## Fragmento del texto:
Autor: Blanca Mijares. Toda la Iglesia debe, con gran caridad, hacer todo lo posible para fortalecer el amor a Cristo y a la Iglesia de los fieles que se encuentran en situación matrimonial irregular, para que puedan acogen el mensaje cristiano sobre el matrimonio y soportar con fe los sufrimientos de su situación. Hay que hacerles comprender que no se trata de discriminarlos sino de ser fieles a la voluntad de Jesucristo que restableció la indisolubilidad del matrimonio y la confió a su Iglesia como don. Por eso, es necesario que toda la comunidad eclesial los ame y acompañe para ayudarlos a comprender la verdad y puedan vivirla.
Para la Iglesia el matrimonio cristiano constituye el fundamento de la familia y es una alianza por la que un hombre y una mujer constituyen una íntima comunidad de vida y de amor, que por su naturaleza está ordenada al bien de los cónyuges y a la generación y educación de los hijos; y que entre bautizados es, además, un sacramento.
Además, para la Iglesia, el origen del matrimonio no es sólo cultural, sino que procede de la misma naturaleza humana en cuanto que, como dice el libro del Génesis 1-27, al principio "Dios los creó hombre y mujer". El matrimonio es una institución divina y no un producto cultural cuyas principales características -unidad, indisolubilidad y apertura a la vida- vienen definidas por la propia naturaleza del amor entre un hombre y una mujer, imagen del Divino, que exige a los esposos o cónyuges amarse el uno al otro para siempre y alcanzar su mayor expresión en la procreación. Es por ello, que la Iglesia se ha opuesto tradicionalmente al matrimonio polígamo, al matrimonio poliándrico y al matrimonio homosexual.
El fundamento del matrimonio se encuentra en las siguientes palabras del Génesis:
"Creó Dios al hombre a imagen suya, a imagen de Dios lo creó, y los creó varón y hembra. Por eso dejará el hombre a su padre y a su madre y se unirá a su mujer; y vendrán a ser los dos una sola carne. De manera que ya no son dos, sino una sola carne".

## Material proporcionado:
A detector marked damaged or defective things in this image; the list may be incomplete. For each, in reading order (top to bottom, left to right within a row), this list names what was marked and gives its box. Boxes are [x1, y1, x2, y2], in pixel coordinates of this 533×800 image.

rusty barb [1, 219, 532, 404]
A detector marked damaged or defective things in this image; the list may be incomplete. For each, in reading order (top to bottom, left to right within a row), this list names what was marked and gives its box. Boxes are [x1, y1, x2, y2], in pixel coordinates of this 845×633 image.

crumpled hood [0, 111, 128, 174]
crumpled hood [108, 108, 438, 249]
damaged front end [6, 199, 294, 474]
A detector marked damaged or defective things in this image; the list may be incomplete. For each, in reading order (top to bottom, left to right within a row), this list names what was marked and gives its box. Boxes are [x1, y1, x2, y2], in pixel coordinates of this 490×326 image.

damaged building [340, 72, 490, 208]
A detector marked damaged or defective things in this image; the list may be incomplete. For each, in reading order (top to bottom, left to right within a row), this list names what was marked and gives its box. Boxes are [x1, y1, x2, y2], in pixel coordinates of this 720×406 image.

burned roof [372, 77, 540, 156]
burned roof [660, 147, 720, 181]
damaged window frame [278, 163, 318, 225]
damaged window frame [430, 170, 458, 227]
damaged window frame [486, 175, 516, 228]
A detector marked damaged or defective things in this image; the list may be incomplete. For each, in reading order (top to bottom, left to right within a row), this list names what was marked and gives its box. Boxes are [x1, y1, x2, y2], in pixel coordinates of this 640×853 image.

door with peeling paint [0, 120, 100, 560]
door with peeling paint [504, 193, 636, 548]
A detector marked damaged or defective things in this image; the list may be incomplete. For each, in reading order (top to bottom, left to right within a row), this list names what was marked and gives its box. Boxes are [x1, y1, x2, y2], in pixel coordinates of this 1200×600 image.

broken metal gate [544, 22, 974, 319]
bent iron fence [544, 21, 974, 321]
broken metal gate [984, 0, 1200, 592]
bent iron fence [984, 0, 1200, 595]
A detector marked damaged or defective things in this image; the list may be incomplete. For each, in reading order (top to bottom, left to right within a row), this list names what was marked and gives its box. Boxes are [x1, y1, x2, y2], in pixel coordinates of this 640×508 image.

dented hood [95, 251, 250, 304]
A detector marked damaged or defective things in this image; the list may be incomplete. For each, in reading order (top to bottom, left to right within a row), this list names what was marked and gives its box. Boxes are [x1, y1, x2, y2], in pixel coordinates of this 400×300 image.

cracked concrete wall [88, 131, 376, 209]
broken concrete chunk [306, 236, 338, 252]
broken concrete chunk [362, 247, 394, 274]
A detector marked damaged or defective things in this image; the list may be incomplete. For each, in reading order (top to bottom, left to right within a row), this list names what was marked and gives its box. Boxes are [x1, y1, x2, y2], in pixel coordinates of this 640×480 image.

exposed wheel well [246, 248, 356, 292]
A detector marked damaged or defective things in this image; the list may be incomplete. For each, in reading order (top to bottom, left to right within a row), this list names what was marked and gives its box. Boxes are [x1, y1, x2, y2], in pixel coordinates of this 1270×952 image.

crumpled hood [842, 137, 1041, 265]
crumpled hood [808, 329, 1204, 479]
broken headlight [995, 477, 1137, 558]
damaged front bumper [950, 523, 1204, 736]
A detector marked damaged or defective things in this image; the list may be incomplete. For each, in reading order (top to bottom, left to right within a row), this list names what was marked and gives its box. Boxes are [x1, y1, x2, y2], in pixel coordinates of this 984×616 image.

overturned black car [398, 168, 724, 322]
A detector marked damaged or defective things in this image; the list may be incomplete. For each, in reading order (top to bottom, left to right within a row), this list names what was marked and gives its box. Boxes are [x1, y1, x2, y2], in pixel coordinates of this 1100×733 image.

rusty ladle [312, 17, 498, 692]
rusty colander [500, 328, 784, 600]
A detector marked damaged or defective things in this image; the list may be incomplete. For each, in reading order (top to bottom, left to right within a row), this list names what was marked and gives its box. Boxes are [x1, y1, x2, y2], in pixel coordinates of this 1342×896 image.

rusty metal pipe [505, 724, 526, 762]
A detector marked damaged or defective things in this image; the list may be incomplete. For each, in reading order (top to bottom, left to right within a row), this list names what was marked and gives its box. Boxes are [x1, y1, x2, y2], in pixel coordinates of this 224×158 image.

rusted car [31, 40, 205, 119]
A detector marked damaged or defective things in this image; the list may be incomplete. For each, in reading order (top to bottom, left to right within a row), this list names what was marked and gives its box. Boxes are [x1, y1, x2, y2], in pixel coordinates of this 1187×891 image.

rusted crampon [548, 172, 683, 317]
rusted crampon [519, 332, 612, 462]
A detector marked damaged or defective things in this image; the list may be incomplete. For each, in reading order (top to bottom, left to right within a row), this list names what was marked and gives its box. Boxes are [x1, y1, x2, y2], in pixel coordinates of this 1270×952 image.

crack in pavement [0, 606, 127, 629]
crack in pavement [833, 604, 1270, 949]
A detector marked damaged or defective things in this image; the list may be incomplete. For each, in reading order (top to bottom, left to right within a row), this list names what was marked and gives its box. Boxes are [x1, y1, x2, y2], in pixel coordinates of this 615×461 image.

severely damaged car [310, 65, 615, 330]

## Enunciado del ejercicio:
Prosigue el texto sobre el matrimonio según la Iglesia a partir de la cita del Génesis con la que termina.

## Resultado de la tarea:
El fiel que está conviviendo habitualmente “more uxorio” con una persona que no es su legítima esposa o su legítimo marido, no puede acceder a la Comunión eucarística. En el caso de que él lo juzgara posible, los pastores y los confesores, dada la gravedad de la materia y las exigencias del bien espiritual de la persona y del bien común de la Iglesia, tienen el grave deber de advertirle que dicho juicio de conciencia riñe abiertamente con la doctrina de la Iglesia. También tienen que recordar esta doctrina cuando enseñan a todos los fieles que les han sido encomendados.
El c. 915 dice que: “No deben ser admitidos a la sagrada comunión los excomulgados y los que están en entredicho después de la imposición o de la declaración de la pena, y los que obstinadamente persistan en un manifiesto pecado grave”.
La prohibición de dar la comunión a los divorciados vueltos a casar deriva de la ley divina y trasciende el ámbito de las leyes eclesiásticas positivas. San Pablo decía: “Así, pues, quien come el pan y bebe el cáliz del Señor indignamente, será reo del cuerpo y de la sangre del Señor. Examínese, pues, el hombre a sí mismo, y entonces coma el pan y beba del cáliz: pues el que come y bebe sin discernir el Cuerpo, come y bebe su propia condenación” 1 Cor. 11, 27-29.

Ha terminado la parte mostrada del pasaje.